Ukraine says it has taken out vital bridge in Kherson region

Ukraine says it has taken out vital bridge in Kherson region – leaving thousands of Russian troops virtually cut off from their supplies

  • For weeks, Ukraine’s military has tried to lay groundwork for a counter-offensive
  • Reported that a Ukrainian strike had damaged the bridge at Nova Kakhovka dam
  • It comes after the Antonovsky bridge was badly damaged and put out of action
  • Kherson is the only regional capital to have fallen to Putin’s troops in the war 

Ukraine has taken out a vital bridge in the Kherson region and further crippled Russian supply lines, according to officials. 

For several weeks, Ukraine’s military has tried to lay the groundwork for a counter-offensive to reclaim southern Ukraine’s Russian-occupied Kherson region, which Russia captured in the early days of the war. 

It comes just weeks after the Antonovsky bridge was badly damaged and put out of action by Ukrainian rockets which blew holes in the roadway. 

A local Ukrainian official reported Saturday that a Ukrainian strike had damaged the last working bridge on the dam at Nova Kakhovka over the Dnieper River.

‘The destruction of the road bridge of the Nova Kakhovka dam was ensured, with the result that it was taken out of operation,’ the Ukrainian army’s Operational Command South posted to Facebook. His claims could not be immediately verified. 

For several weeks, Ukraine’s military has tried to lay the groundwork for a counter-offensive to reclaim southern Ukraine’s Russian-occupied Kherson region, which Russia captured in the early days of the war

Russian troops patrol an area at the Kakhovka Hydroelectric Station, a run-of-river power plant on the Dnieper River in Kherson region, south Ukraine, in May 

It comes just weeks after the Antonovsky bridge (pictured) was badly damaged and put out of action by Ukrainian rockets which blew holes in the roadway

‘The Russians no longer have any capability to fully turn over their equipment,’ Serhii Khlan, a deputy to the Kherson Regional Council, wrote on Facebook. 

British military intelligence said on Saturday that the two primary road bridges giving access to the pocket of Russian occupied territory on the west bank of the Dnipro in Kherson Oblast are now probably out of use for the purposes of substantial military resupply.

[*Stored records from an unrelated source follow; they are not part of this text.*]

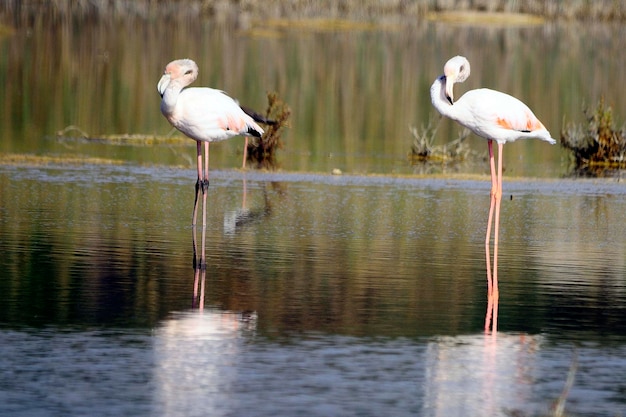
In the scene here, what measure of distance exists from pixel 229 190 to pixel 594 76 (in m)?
27.8

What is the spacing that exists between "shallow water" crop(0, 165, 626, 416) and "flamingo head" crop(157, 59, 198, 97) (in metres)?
1.24

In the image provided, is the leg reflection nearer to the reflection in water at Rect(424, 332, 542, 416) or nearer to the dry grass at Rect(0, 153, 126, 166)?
the reflection in water at Rect(424, 332, 542, 416)

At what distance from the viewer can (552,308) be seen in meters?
9.88

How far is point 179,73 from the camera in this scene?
44.0ft

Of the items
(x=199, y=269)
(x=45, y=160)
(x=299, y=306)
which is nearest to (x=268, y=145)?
(x=45, y=160)

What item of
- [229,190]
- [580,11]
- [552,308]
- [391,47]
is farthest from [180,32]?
[552,308]

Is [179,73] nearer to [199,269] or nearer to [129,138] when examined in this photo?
[199,269]

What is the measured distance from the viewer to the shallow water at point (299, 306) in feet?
24.3

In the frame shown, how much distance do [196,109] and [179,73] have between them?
452mm

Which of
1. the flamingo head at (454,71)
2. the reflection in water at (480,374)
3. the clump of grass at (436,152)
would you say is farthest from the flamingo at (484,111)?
the clump of grass at (436,152)

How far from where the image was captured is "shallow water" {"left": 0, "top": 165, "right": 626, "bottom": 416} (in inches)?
291

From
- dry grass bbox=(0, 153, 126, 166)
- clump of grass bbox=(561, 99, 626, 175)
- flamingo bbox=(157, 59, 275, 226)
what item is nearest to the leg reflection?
flamingo bbox=(157, 59, 275, 226)

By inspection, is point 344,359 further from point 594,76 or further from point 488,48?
point 488,48

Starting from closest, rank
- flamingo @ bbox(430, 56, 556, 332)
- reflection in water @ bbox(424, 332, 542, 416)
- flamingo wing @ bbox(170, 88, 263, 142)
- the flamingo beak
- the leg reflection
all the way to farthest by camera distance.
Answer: reflection in water @ bbox(424, 332, 542, 416) < the leg reflection < flamingo @ bbox(430, 56, 556, 332) < the flamingo beak < flamingo wing @ bbox(170, 88, 263, 142)
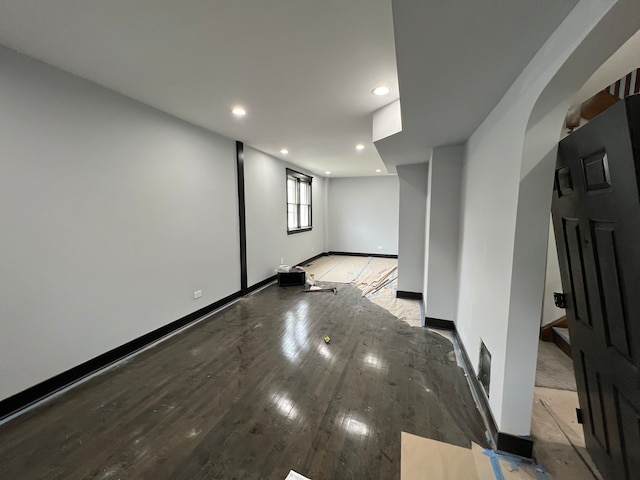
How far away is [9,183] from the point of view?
1.81 metres

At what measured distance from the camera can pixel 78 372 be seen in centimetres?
222

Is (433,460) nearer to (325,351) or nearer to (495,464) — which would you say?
(495,464)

‘Even if Russia manages to make significant repairs to the bridges, they will remain a key vulnerability,’ the UK’s Ministry of Defence said.

‘Ground resupply for the several thousand Russian troops on the west bank is almost certainly reliant on just two pontoon ferry crossing points,’ the ministry said in an intelligence update.

With their supply chain constrained, the size of any stockpiles Russia has managed to establish on the west bank is likely to be a key factor in the force’s endurance, according to the update.

Kherson is the only regional capital to have fallen to Putin’s troops in the five-month war and is Russia’s only foothold on the western bank of the Dnipro river which flows down the centre of Ukraine.

A local Ukrainian official reported Saturday that a Ukrainian strike had damaged the last working bridge on the dam at Nova Kakhovka over the Dnieper River. Pictured: A Russian soldier patrols an area at the Kakhovka Hydroelectric Station

A picture taken on July 21 shows a car moving past a crater on Kherson’s Antonovsky bridge across the Dnipro river caused by a Ukrainian rocket strike

Recapturing it would deal a major propaganda blow to Putin’s forces, and spell a possible end to its attempts to push west along the Black Sea to the port of Odesa.

Russia’s generals have previously said that cutting off Ukraine from the Black Sea – denying Zelensky’s government access to its most-lucrative trading routes – is a key aim of their war.

Seizing the city would also provide a major boost for Ukraine, proving that its army is able to attack as well as it defends.

It would likely prompt renewed support from Western backers in terms of money and arms in the hopes that Ukraine would use them to re-capture all of its territory seized by Russia, which Kyiv has identified as its main war aim.

Capturing Kherson would put Crimea – territory Russia annexed in 2014 and which carries huge symbolic importance for Putin’s regime – within striking distance.